Education/Immigration News
Frontera NorteSur
January 12, 2008
Two Filipino immigrants have entered into a plea agreement with
federal prosecutors in an El Paso case that involved the recruitment
of teacher "guest-workers" for schools in the Texas borderlands and
other parts of the United States. Noel Cedro Tolentino and his
mother, Florita Torentino, pleaded guilty in federal court early
this month to a reduced charge of conspiracy to defraud the US
government. The pair had faced 40 charges of conspiracy to traffic
in undocumented workers, fraud and money laundering.
In 2004, a federal grand jury accused the Tolentinos along with
other individuals, including several El Paso school officials, and
three companies of deceiving Filipino teachers about employment
prospects in El Paso and the United States, and of fraudulently
obtaining visas. The companies linked to the alleged teacher
trafficking network were Ovni Consortium Inc., Multicultural
Professionals and Multicultural Education Consultants.

▶ _EXPLORE THE MATERIAL_
1 - Reproduce the passage of the El Paso teacher-recruitment article starting at "In 2004, a federal" and ending at "Multicultural Education Consultants.".
2 - Write the next part of the news article on the Filipino teacher-recruitment case, picking up after its final sentence.

▶ _STORED DATA_
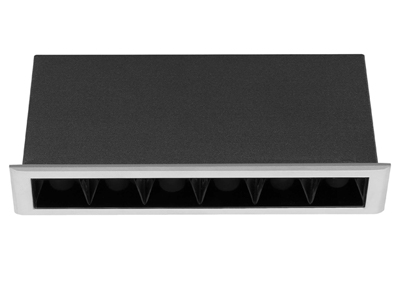 TW-6619-6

▶ _ANSWERS FOR EACH ITEM_
1 -
In 2004, a federal grand jury accused the Tolentinos along with
other individuals, including several El Paso school officials, and
three companies of deceiving Filipino teachers about employment
prospects in El Paso and the United States, and of fraudulently
obtaining visas. The companies linked to the alleged teacher
trafficking network were Ovni Consortium Inc., Multicultural
Professionals and Multicultural Education Consultants.

2 -
According to the US federal government, the accused traffickers
hatched a scheme in December 2001 to illegally bring Filipino
teachers to the United States and then economically exploit the
educators once they were in the country. Reportedly, teachers paid
as much as $10,000 to obtain employment in the United States. Noel
Tolentino, Ovni Consortium and Multicultural Professionals were also
accused of offering to pay Texas school administrators for trips to
the Philippines in order to interview teacher candidates.
As part of the deal, each administrator would then agree to
facilitate H-1B work visas for ten Filipino nationals. Leticia
Zamarripa, El Paso spokesperson for the US Immigration and Customs
Enforcement, said 153 Filipino teachers were contracted by four El
Paso-area school districts between 2002 and 2004.
In some respects, the teacher recruitment scam was reminiscent to
the decades-old practice of some farm labor contractors who
advertise for greater numbers of workers than are actually needed.
After arriving to the United States, most of the would-be Filipino
teachers discovered that no job was waiting for them. In
Brownsville, Texas, for instance, 273 Filipino teachers were brought
to the city but fewer than 100 actually were given jobs. The
Tolentinos, charged the government, then illegally “shopped” the
jobless teachers around to other school districts in violation of
visa regulations. As the El Paso case demonstrates, alleged
irregularities, abuses and illegalities have also accompanied the
recruitment of "bracero" teachers.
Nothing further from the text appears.